### Task to complete
Below are entries. Copy exactly the lines running from the line that holds "New Zealand, site" to the line that holds "common name: mouse", with both ends included.

### Dataset
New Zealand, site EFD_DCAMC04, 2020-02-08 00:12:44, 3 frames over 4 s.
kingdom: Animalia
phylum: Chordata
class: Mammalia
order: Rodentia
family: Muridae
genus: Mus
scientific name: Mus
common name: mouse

---

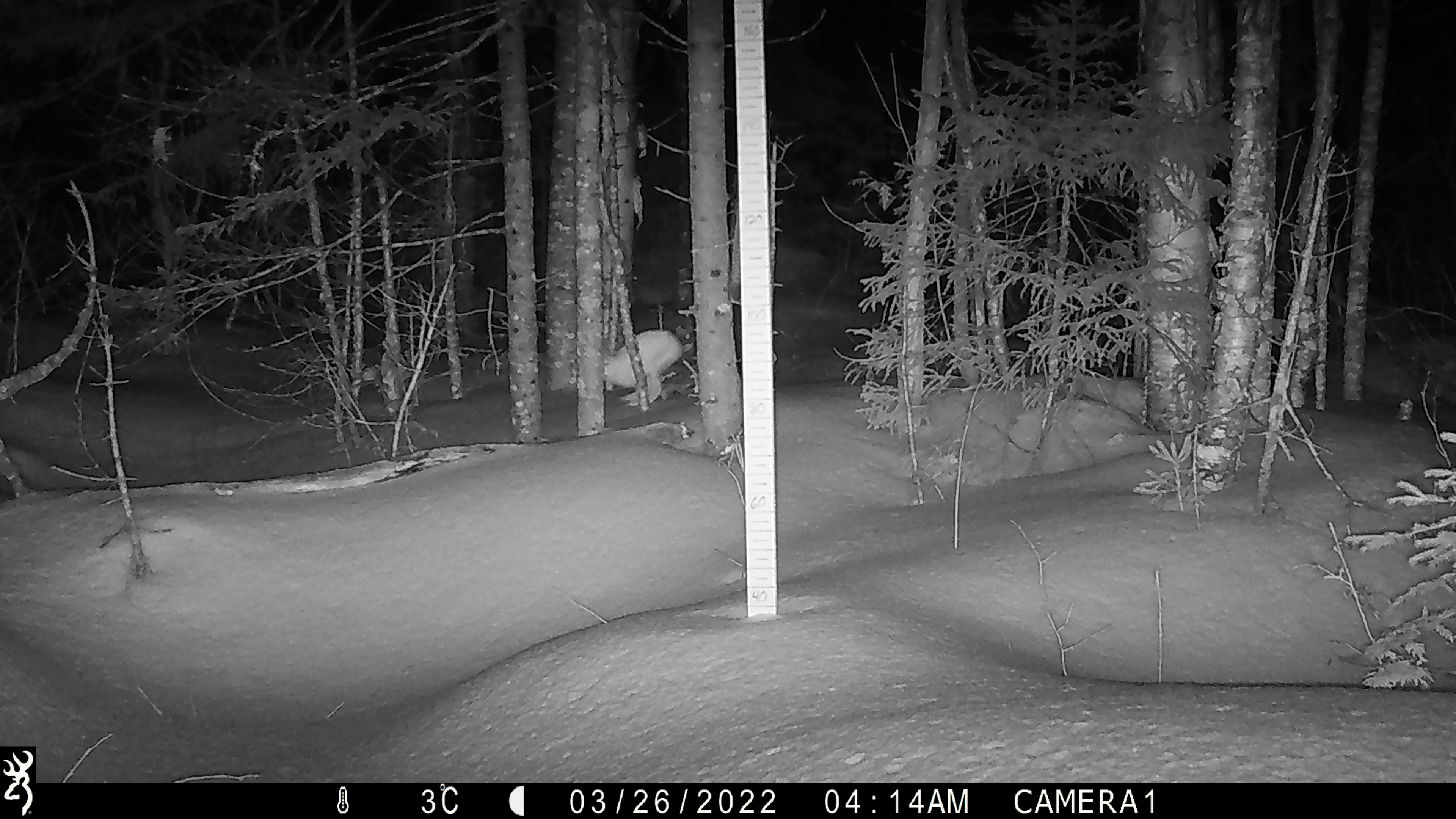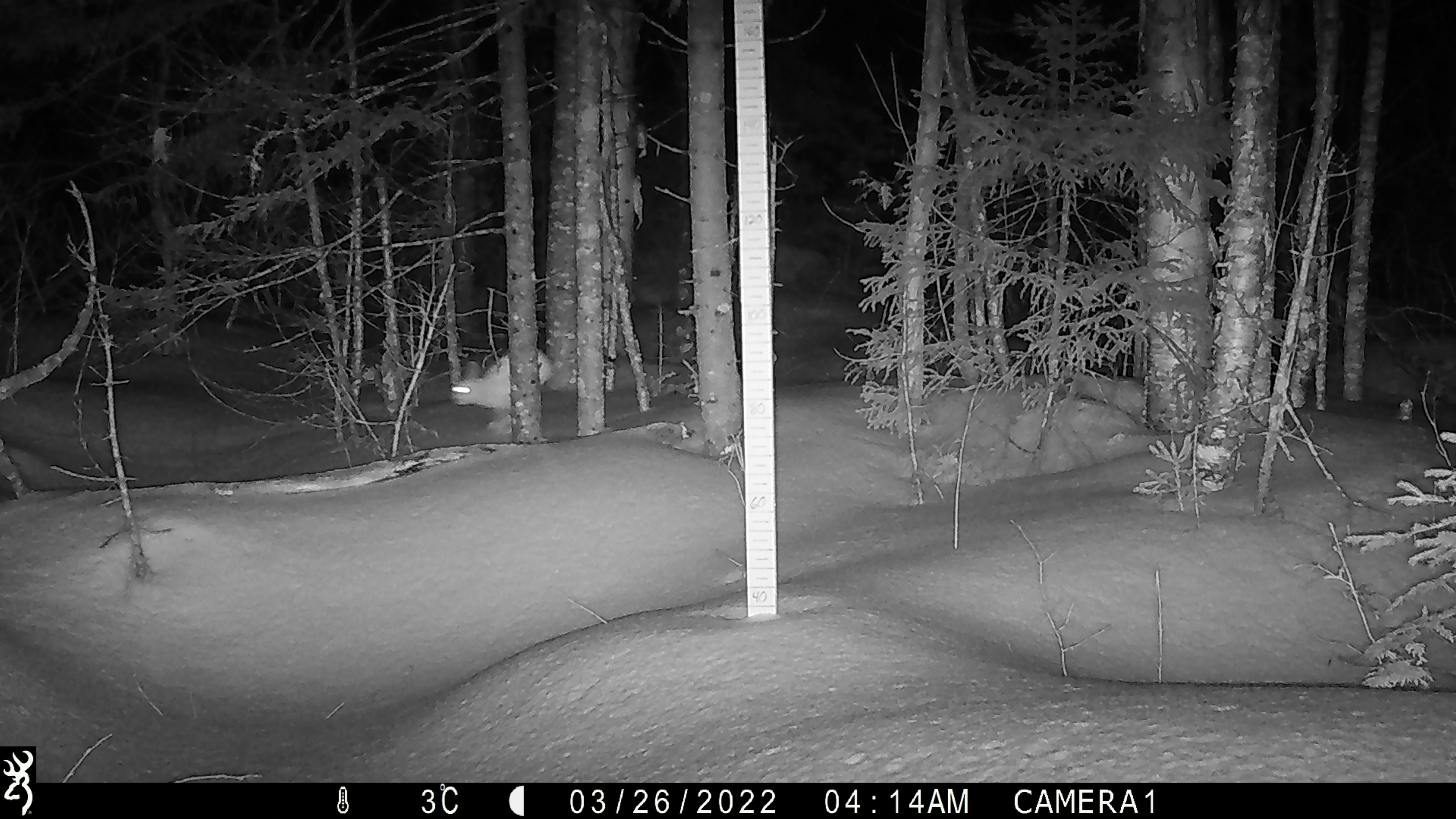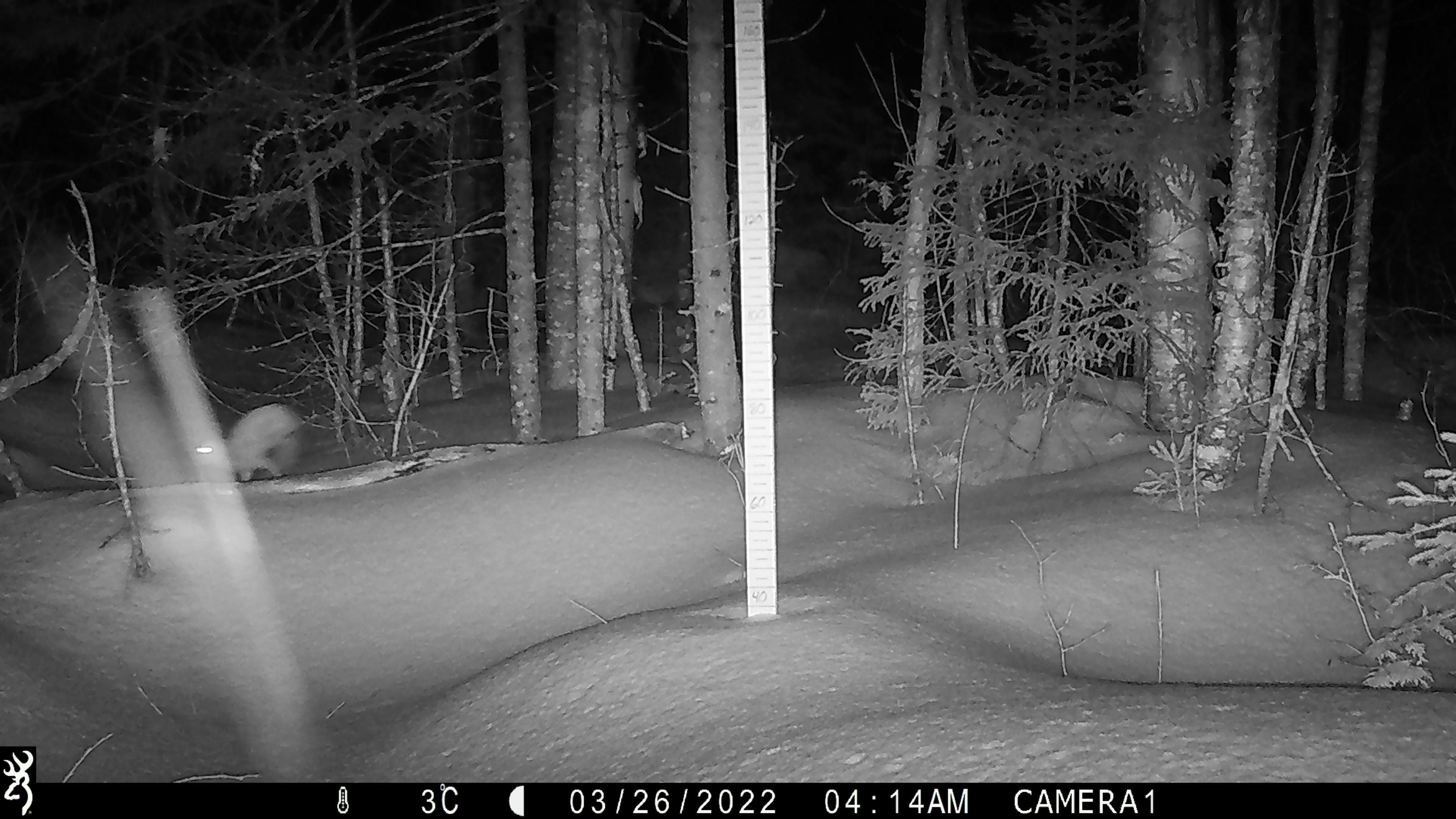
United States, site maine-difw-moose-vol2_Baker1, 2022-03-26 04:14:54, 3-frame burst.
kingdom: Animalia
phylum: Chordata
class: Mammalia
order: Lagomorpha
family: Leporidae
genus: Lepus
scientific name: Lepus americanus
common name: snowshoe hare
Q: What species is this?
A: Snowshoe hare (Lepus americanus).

---

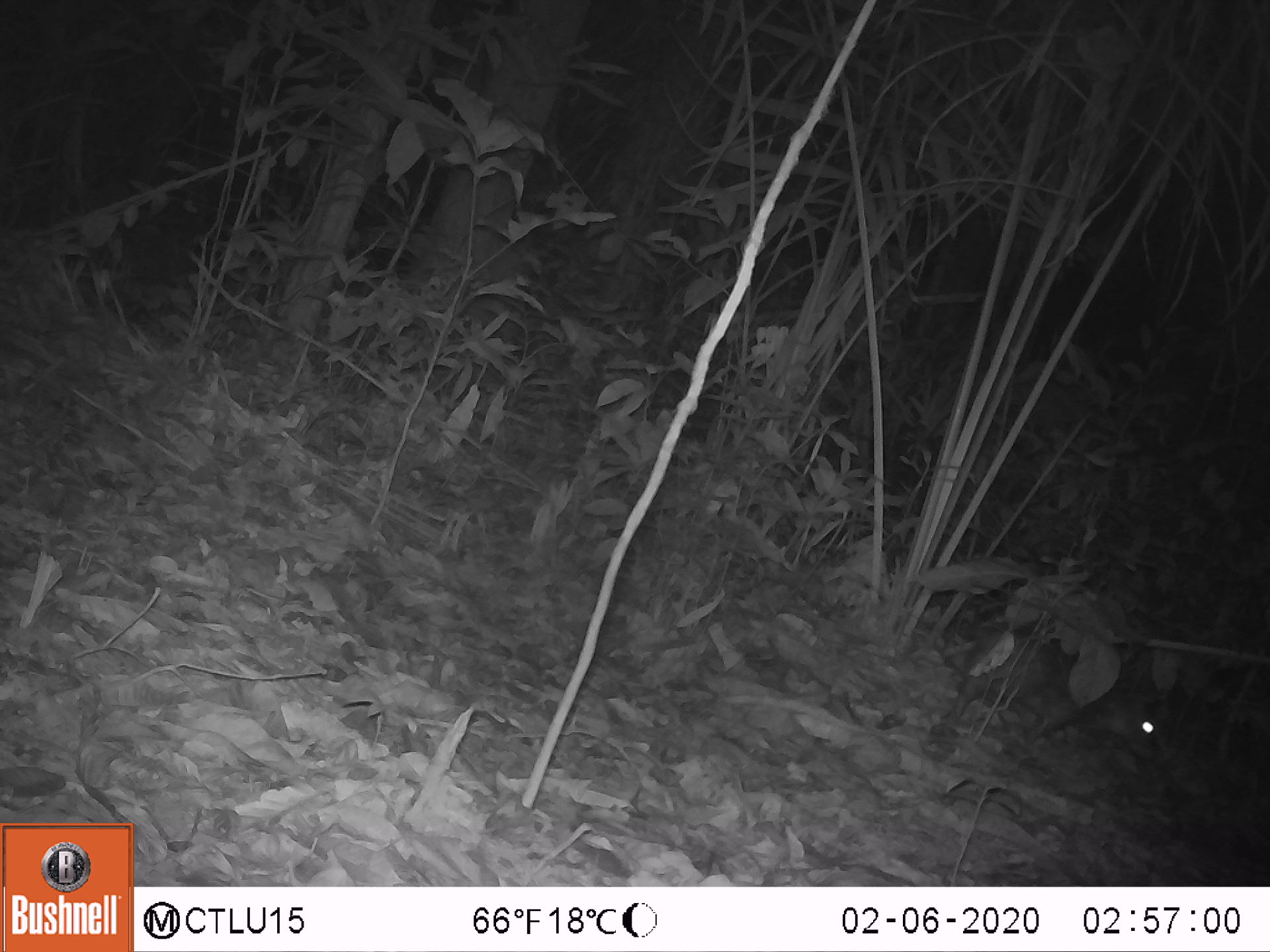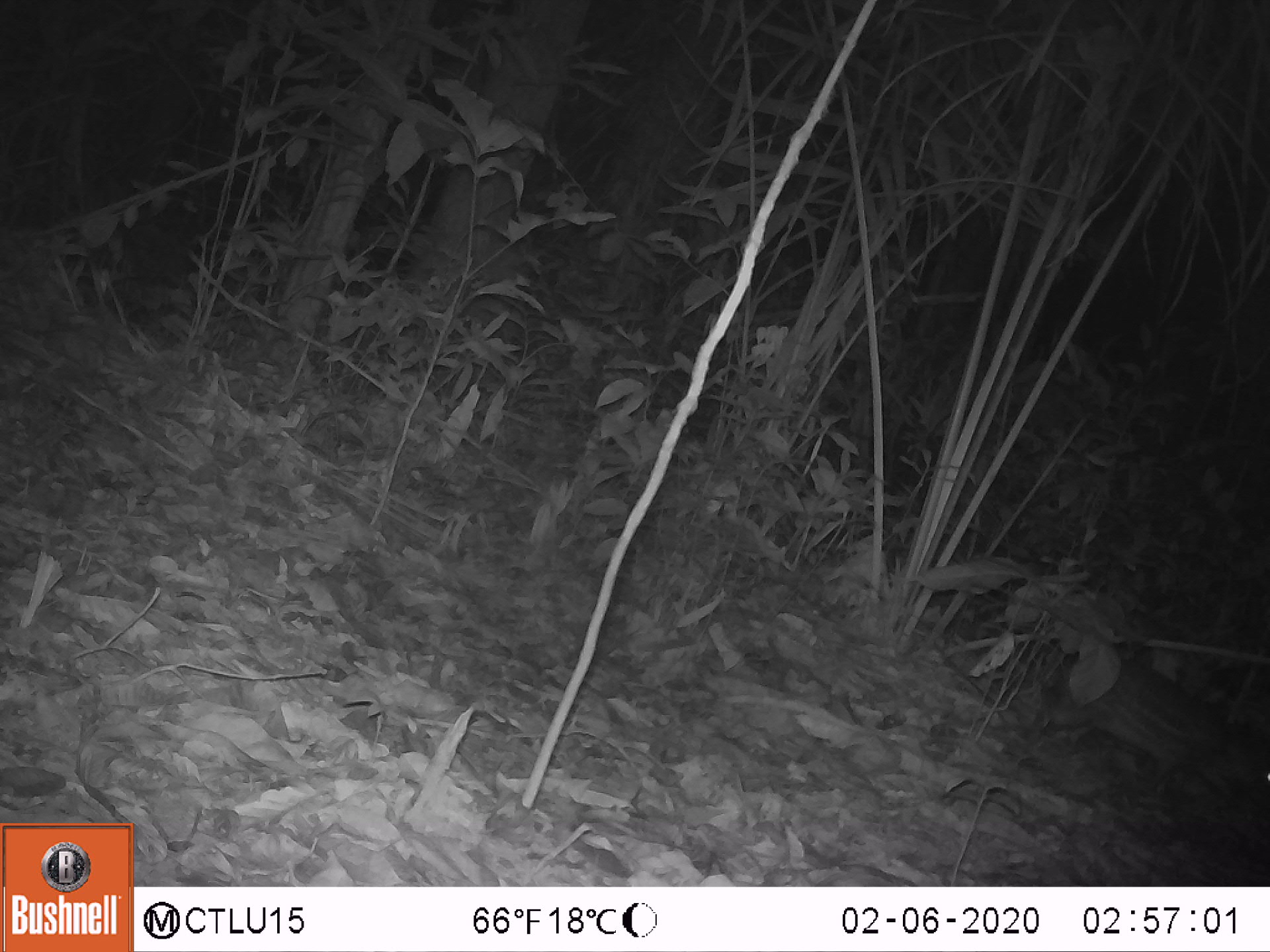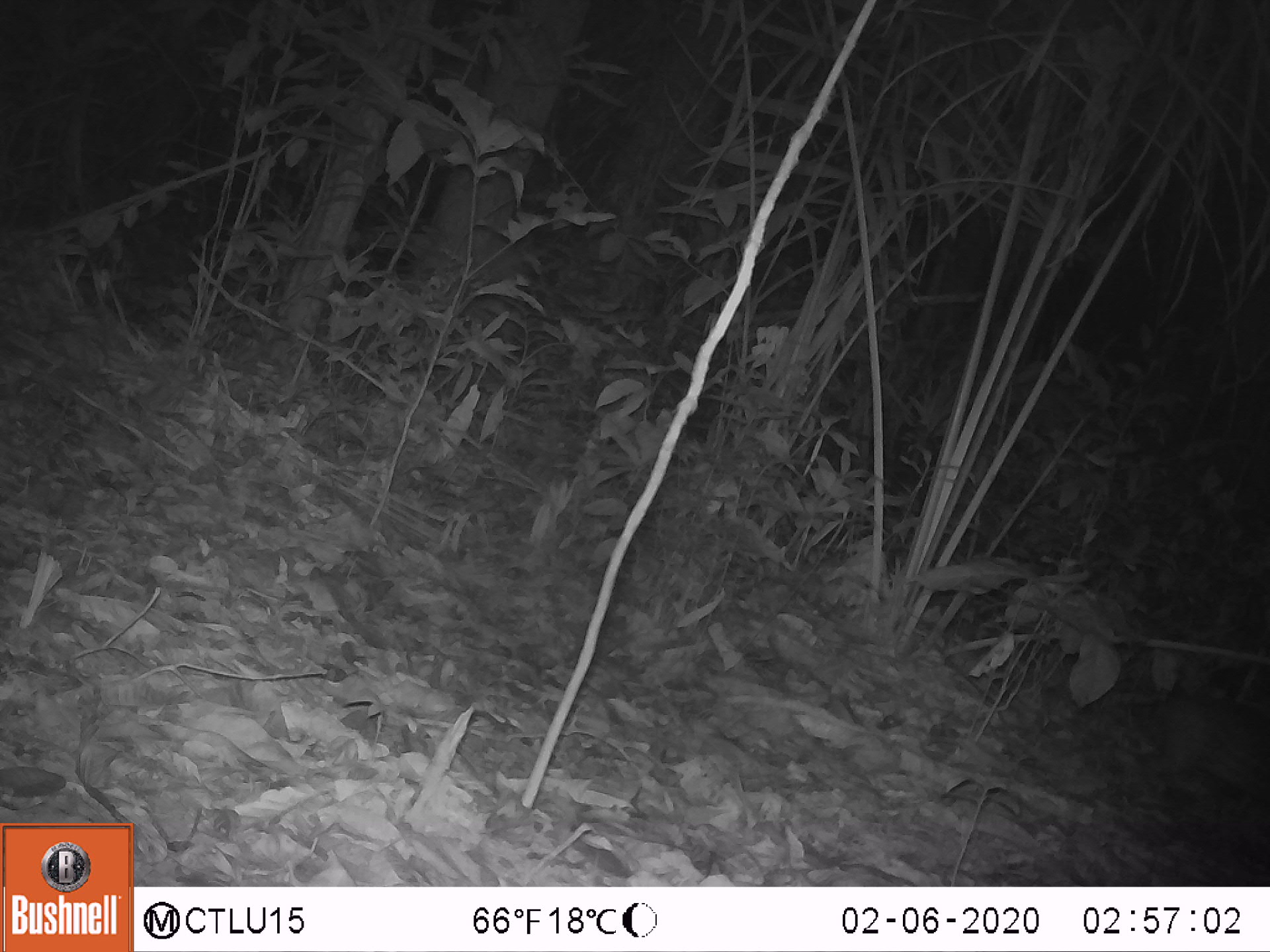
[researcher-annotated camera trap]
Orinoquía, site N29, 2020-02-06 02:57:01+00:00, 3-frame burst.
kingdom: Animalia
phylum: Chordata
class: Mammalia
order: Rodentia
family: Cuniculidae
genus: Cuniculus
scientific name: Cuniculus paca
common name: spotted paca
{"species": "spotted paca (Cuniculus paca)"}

### Your response
New Zealand, site EFD_DCAMC04, 2020-02-08 00:12:44, 3 frames over 4 s.
kingdom: Animalia
phylum: Chordata
class: Mammalia
order: Rodentia
family: Muridae
genus: Mus
scientific name: Mus
common name: mouse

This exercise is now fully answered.